═══ RECORDS SHOWN

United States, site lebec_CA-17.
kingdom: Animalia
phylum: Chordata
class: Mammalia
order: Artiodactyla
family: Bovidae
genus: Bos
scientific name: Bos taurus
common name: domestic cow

══════

#### [ACTION ITEM]
Repeat the material above in full, keeping every word.

#### [RESULT BELOW]
United States, site lebec_CA-17.
kingdom: Animalia
phylum: Chordata
class: Mammalia
order: Artiodactyla
family: Bovidae
genus: Bos
scientific name: Bos taurus
common name: domestic cow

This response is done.